A couple of days later, I was very itchy. There was discharge. I had to ask my grandmother to get me some medication for a yeast infection. He called again. I told him about it. He asked if he could see me again. There was another cancelled practice soon and this time he took me in the woods and parked his truck. He had a mattress in the back. I told him I was worried that the yeast infection medication would break the condom.
At some point he started asking me to sneak out to see him. It was like I became insatiable and I was sneaking out several nights a week. Sometimes we were in his car or truck, we went to his mom’s, and eventually he got his own apartment. I felt so much guilt for wanting to have sex with him so much. It went on for several months.
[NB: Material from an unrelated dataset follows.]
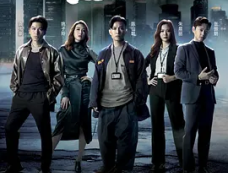 《反黑英雄》剧情百科（已完结）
The last night I went with him, we went to his apartment. He left me there to go pick up his brother, A’s boyfriend. He told me to go in his room and wait for him. After we had sex, he asked me to go get something off of the tv stand in his living room. Naked.
“But C is out there!”
He pulled a gun out from under his mattress and held it against the side of my head. “Now.”
I went. C was asleep. S laughed. I told myself that was it. If I made it home, if God would let me get home safely, I would never go with him again.
I kept my promise to God, but S wouldn’t let me be. He continued to call me and tell me all about things he had seen me doing each day. He would drive past my house or show up at football games and watch me perform. He would park near my house and follow me when I went out with new friends or boyfriends.
When I moved off for college, I figured I was done dealing with him. I was wrong.
10 or so years later I got a friend request from him on Facebook. He started messaging me, calling me by my first and middle name. He told me how much he loved me. I got the courage to tell him that he was a pervert and a 24-year-old man had no business with a 14-year-old girl. He messaged me and tried to act like we could have been together if it weren’t for my grandparents being racist. He made a Facebook post about it being such a shame that people couldn’t look past skin color and allow love to exist.
I thought that was it. I was wrong again.
In July of 2018, I went to Atlanta, Georgia with my friend J. We were attending a fitness conference and enjoying a girl’s weekend. We shared selfies with all the appropriate hashtags and tagged our location. On the third day of the conference, we went to our first scheduled class and worked out extra hard. We were starving and we decided to return to the in-house restaurant at the hotel we were booked at. When I walked into the restaurant, I locked eyes with him, and quickly looked away. I ushered J to the first available booth seats, facing away from him. I felt my breathing getting faster and I started to get tunnel vision. I whispered to her “Can we please leave?” She could see I was not okay and nodded her head. We walked to the elevator, quickly. I didn’t speak until I sat down outside the door of our next session, curled up in as tight of a ball as I could get in. I was trying to hide. She asked if I was okay and I told her that S was a stalker. I texted my husband. He asked if I was okay. He immediately blocked S on all social media from his accounts and our children’s accounts. He told me to block him too.
I have spent years beating myself up for being so stupid. Why did I go with him? Why did I talk to him on social media? Why didn’t I block him?
Then I watched Surviving R. Kelly. Everything his victims, the psychologists, and the people who knew him began to resonate with me. It has been a rough week trying to process all of the realizations of how I was abused. What he did to me was not okay. I was only 14.